Use boiling method, DON’T PRESSURE COOK; which means you need to slow boil this recipe for a while at least 2-4 hours till done. Seprate broth from meat and bones and strain, drink just broth.

Vegan Bone Broth Recipe
4 tablespoons neutral oil like avocado, cold-pressed
2 cups celery, finely chopped
1 cup beetroot thinly sliced in strips
4 cups mixed of fresh chopped spinach and leafy green
1 bay leaf
2 tablespoons tamari or shoyu soy sauce
¼ cup organic light miso paste
1/4 cup fresh parsley, roughly chopped
12-16 cups of water or vegetable broth
Can also use turmeric and onions, but its optional



  1. In a large soup pot, sauté celery in oil over medium-low heat. (If you’re adding turmeric, onion and garlic, add them now as well).
  2. Once celery is tender – about 5 minutes – add bay leaf, beetroot, water or veggie broth and soy sauce.

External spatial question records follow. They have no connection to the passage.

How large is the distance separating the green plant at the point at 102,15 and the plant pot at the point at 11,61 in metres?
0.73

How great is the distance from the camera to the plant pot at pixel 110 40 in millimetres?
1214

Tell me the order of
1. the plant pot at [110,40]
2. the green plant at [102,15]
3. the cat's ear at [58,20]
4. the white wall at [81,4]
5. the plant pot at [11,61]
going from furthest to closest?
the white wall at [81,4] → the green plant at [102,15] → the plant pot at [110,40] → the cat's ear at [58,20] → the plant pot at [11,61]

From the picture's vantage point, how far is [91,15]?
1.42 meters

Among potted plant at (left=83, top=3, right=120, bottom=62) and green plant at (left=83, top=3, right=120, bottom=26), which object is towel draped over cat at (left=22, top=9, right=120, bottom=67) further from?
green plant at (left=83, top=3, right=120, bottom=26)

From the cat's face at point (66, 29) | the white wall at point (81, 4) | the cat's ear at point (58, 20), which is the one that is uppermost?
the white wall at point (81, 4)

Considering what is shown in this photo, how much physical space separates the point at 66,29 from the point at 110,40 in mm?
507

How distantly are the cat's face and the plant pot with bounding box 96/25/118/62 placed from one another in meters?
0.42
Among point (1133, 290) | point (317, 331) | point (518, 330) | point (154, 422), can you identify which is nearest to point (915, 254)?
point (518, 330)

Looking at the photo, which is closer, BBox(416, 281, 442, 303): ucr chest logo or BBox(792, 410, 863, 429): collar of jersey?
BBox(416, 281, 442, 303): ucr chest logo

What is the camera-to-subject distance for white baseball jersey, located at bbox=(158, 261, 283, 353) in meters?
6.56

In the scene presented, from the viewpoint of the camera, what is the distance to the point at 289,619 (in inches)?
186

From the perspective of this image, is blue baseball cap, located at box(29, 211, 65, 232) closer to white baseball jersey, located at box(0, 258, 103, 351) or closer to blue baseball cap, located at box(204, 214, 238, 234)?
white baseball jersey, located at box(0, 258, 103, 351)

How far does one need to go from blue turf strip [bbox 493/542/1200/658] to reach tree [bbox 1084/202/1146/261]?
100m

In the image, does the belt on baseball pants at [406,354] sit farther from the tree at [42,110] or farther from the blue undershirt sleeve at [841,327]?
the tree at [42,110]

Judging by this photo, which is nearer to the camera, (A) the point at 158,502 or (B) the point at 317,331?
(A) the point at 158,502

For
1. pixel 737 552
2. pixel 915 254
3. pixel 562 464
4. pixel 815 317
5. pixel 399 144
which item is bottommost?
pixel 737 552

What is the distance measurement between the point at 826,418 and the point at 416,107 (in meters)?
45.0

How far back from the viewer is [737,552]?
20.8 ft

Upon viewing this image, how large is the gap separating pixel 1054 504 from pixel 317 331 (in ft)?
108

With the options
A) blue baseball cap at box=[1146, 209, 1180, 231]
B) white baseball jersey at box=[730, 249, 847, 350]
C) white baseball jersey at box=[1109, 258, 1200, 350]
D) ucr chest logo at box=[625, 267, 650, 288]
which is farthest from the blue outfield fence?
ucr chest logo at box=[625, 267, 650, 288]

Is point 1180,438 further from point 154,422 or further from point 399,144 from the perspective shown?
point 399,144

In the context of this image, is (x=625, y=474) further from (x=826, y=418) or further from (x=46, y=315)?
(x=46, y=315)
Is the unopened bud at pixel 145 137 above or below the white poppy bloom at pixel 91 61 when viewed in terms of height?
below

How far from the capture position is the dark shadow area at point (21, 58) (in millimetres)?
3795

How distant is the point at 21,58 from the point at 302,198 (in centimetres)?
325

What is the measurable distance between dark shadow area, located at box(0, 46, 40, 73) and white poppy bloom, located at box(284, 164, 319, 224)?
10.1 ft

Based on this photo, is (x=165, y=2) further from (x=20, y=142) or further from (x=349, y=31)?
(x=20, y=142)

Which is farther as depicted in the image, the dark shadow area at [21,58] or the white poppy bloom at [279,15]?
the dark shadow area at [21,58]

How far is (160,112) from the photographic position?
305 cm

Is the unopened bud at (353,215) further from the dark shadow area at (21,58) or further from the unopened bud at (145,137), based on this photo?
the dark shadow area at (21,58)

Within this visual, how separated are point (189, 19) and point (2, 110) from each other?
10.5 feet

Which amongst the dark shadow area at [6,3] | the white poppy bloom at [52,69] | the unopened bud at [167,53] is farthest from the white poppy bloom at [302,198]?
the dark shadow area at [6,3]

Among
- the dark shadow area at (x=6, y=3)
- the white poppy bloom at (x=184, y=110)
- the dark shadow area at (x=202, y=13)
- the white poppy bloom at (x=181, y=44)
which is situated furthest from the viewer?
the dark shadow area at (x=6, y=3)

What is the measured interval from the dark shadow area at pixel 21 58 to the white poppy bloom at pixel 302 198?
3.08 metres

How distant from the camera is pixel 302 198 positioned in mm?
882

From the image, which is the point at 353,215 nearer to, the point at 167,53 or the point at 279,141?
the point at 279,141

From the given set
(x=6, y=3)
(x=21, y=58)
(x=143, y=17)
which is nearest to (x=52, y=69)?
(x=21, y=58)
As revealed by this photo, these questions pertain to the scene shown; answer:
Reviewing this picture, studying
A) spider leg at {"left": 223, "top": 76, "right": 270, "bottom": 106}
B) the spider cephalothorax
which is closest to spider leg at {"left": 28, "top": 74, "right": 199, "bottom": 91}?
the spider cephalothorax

Increase heat to medium flame and cover the pot.
  3. Bring to a near boil and reduce heat to low, letting broth simmer for about 45 minutes. Add spinach and leafy green, parsley and miso paste, stirring until miso dissolves.
  4. Strain off vegetables and use broth. Serve with vegetables for a light soup.
  5. Bone broth is actually simmered for as long as 24 hours or 16 or 8 hours. Once the broth is ready, add miso paste just before serving.